● **課題 1**
住まい方ワークショップの本文について、次の問いに答えてください。
(a) ワークショップの冒頭で、横浜市のプロジェクトの取組みを説明したのは誰ですか？
(b) 第一回カフェの講師は誰で、どの会社の人ですか？
(c) 講師がこれまで手掛けたリノベーション物件で提案してきたのは、どんな家づくりですか？
● **課題 2**
住まい方ワークショップの本文に名前が出てくる人物は誰ですか？すべて挙げてください。
● **課題 3**
住まい方ワークショップの本文を、最後の一文「これまで手掛けてきた数々のリノベーション物件では、“余白のある家づくり”を提案してきました。」の後から書き継いでください。

● **本文**
**********

エコでスマートな住まいを住まい方から考えるワークショップを、開催しました。まずは、横浜市温暖化対策統括本部・吉野部長から、横浜市が進める「スマートな住まい・住まい方プロジェクト」の取組みが説明されました。その後、コーディネイターの東さんの進行で第1回目のワークショップは進みました。

横浜市の詳しい説明資料はこちら(PDF:2.98MB)

第一回カフェレポート(コーディネーター:東みちよ)

「住宅は、住むための道具である」--------まるでコルビュジェのモダニズムに疑問を投げかけるかのように、これからの時代の“住まい方”の新しいキーワードを導き出した第一回目の「スマートな住まい・住まい方カフェ」。講師には内山博文さん(株式会社リビタ)を迎え、革新的なリノベーションを手がけてきたこれまでの住まい提案と、これからのまちづくりについてお話を伺いました。

「持つ」から「住まい方」、「モノ」から「コト」への変化

コミュニティ作りを後押しする団地リノベの取組み

わが家を持つことが、人生の目標の一つだったのは少し前のこと。今は、わが家をどう住みやすく変えていくか? という住まい方のほうが大事だと内山さんはいいます。これまで手掛けてきた数々のリノベーション物件では、“余白のある家づくり”を提案してきました。

**********

● **データ抜粋**

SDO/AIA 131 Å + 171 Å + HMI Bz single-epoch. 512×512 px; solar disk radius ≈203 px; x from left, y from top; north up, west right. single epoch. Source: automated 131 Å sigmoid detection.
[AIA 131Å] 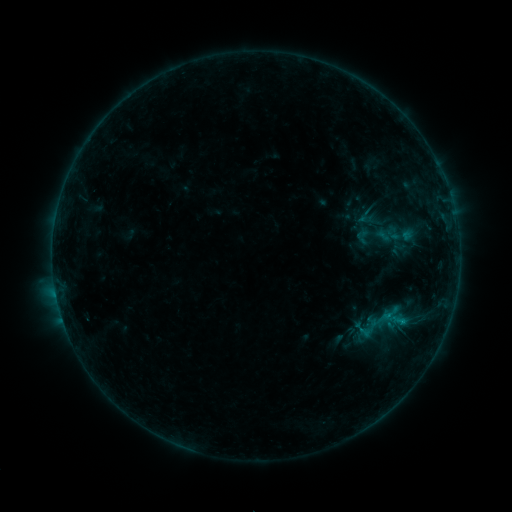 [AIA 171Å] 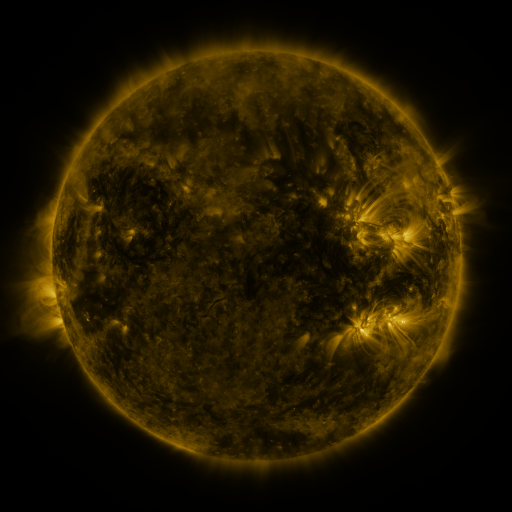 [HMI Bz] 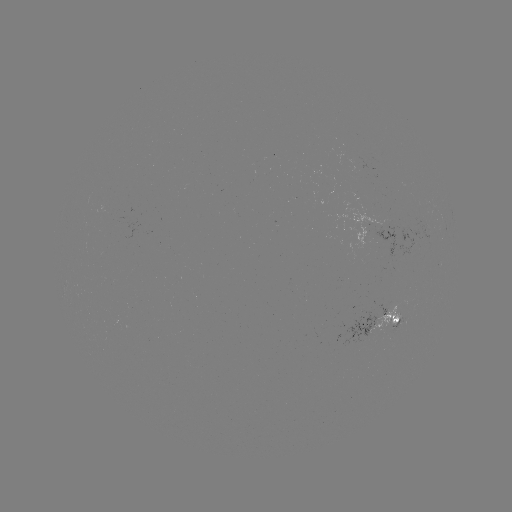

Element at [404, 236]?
sigmoid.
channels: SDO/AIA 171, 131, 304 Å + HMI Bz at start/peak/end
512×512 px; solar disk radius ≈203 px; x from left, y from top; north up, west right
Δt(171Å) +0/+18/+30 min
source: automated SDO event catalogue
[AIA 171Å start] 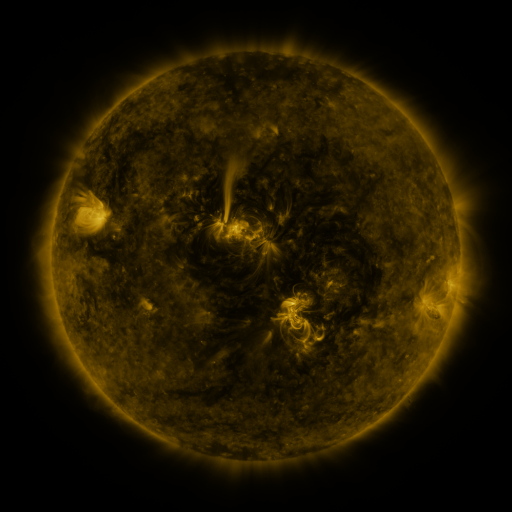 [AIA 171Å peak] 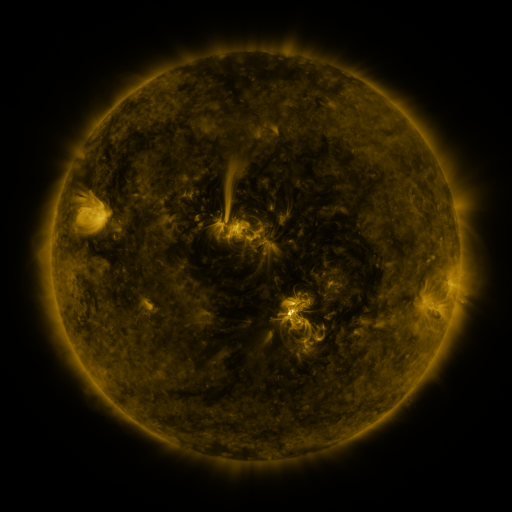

**********

● **解答 1**
(a) 横浜市温暖化対策統括本部の吉野部長
(b) 株式会社リビタの内山博文さん
(c) “余白のある家づくり”

● **解答 2**
吉野部長、東みちよ、コルビュジェ、内山博文

● **解答 3**
コミュニティ作りを後押しする団地リノベの取組み

「価値観の多様化によって、家の住まい方は大きく変わってきています。家は、作り手である施工者から、オーナーに引き渡してそこで終わり、というものではなく、そこに住む人が家をどんなふうに住みたいか? 一緒に住まい方を考えることのほうが大切なんですね。そのために私たちはリノベーションで住まいを提案する際には、スケルトンに近い状態でシンプルに仕上げることが多いです。そうやって家に余白を残すことで、そこに暮らす人の考える楽しみが生まれるんです。一緒にDIY体験してもらうために工具をお渡しすることもあります。ユーザーリテラシーに訴えるモノ作りのほうが、合理的で満足度も高いのです」

家計にも、環境にも、ローコストなリノベーション

住宅は、モノを作れば良かったという時代から、コトを創造し、ユーザーのニーズを堀り出し啓蒙していく時代へと変化していると内山さんは言います。またこうした考え方によるリノベーションは、経済面や環境面でもメリットがあるそう。

「私たちが主に手掛けてきたのは、築35年くらいの古い物件です。この時代は耐震設計が十分でなく、市場では価値も低いのですが、実はリノベーション物件としては魅力的でもあります。庭付きの戸建で約1500万円くらいでリノベーション工事ができます。断熱工事なども行い、エネルギーパス(※注1)の面でも配慮して仕上げることで、住む人にとってトータルでコスト削減となるような家作りをしています。またCO2排出の点から見ても、人が家に住む年数を平均80年として、新築を買い替えした場合と、中古住宅をリノベーションした場合とで比べても、その間に2回リノベーションするとして、トータルのCO2は約1/3に抑えられると言われています」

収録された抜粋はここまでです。